What you are asked to do -
Verbatim reproduction of the entries is required; images must be omitted.

BEGIN Record excerpts

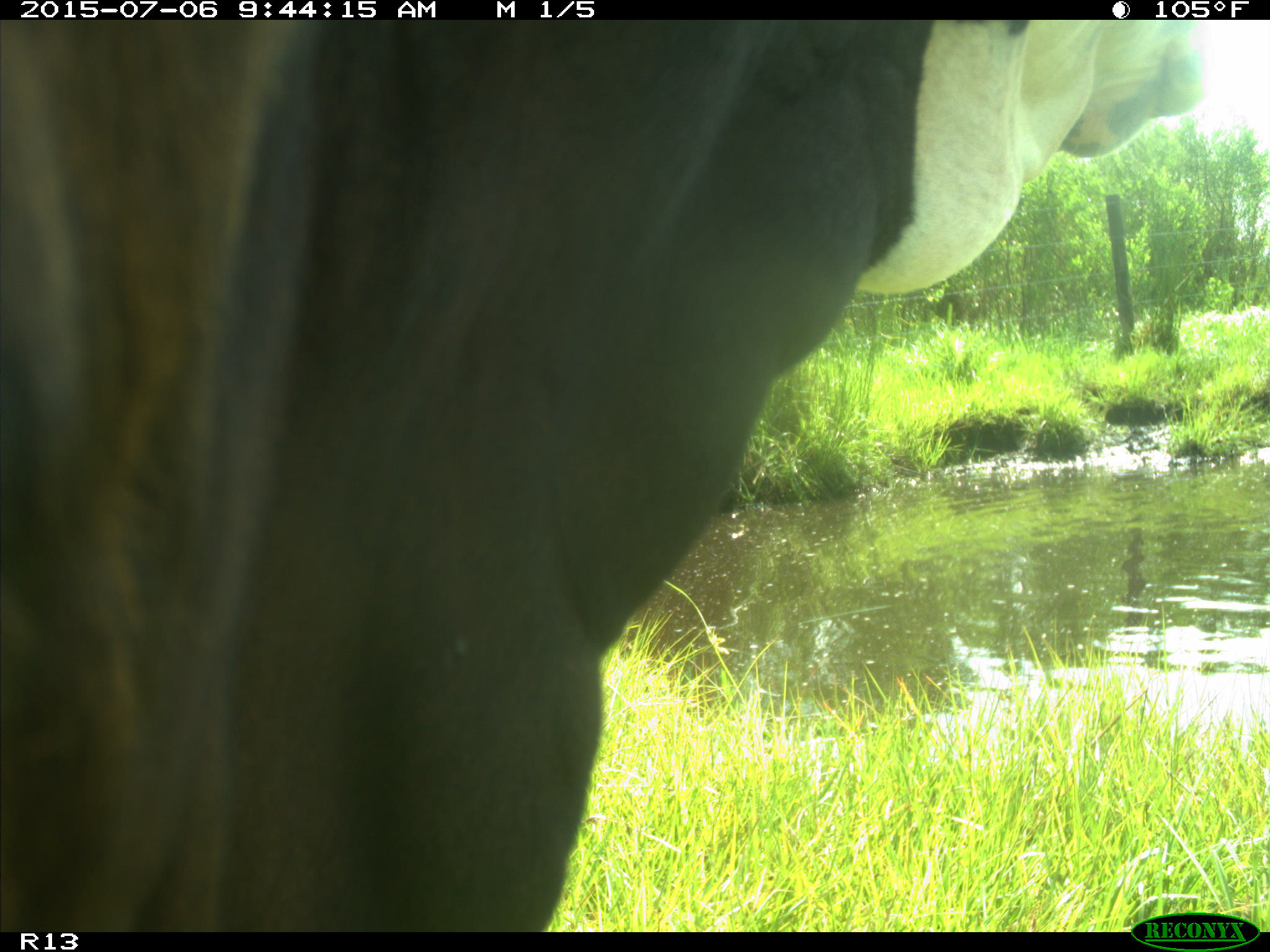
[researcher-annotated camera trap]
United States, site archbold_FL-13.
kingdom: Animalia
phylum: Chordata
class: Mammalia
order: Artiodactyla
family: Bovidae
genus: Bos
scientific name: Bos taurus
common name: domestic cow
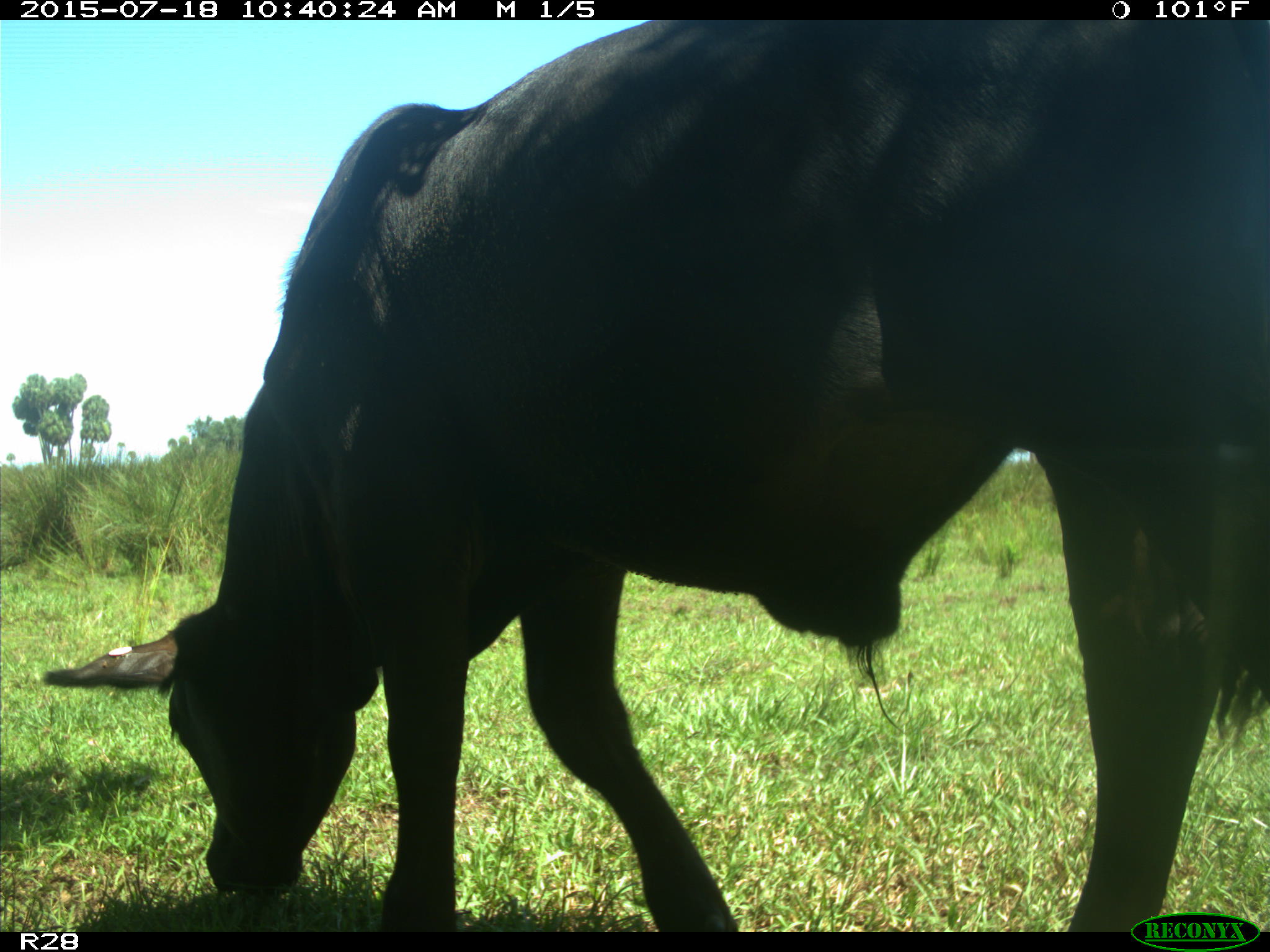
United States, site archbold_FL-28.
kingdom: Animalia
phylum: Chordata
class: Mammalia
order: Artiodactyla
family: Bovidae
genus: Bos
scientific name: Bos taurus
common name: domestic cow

END Record excerpts

Task solution -
[researcher-annotated camera trap]
United States, site archbold_FL-13.
kingdom: Animalia
phylum: Chordata
class: Mammalia
order: Artiodactyla
family: Bovidae
genus: Bos
scientific name: Bos taurus
common name: domestic cow
United States, site archbold_FL-28.
kingdom: Animalia
phylum: Chordata
class: Mammalia
order: Artiodactyla
family: Bovidae
genus: Bos
scientific name: Bos taurus
common name: domestic cow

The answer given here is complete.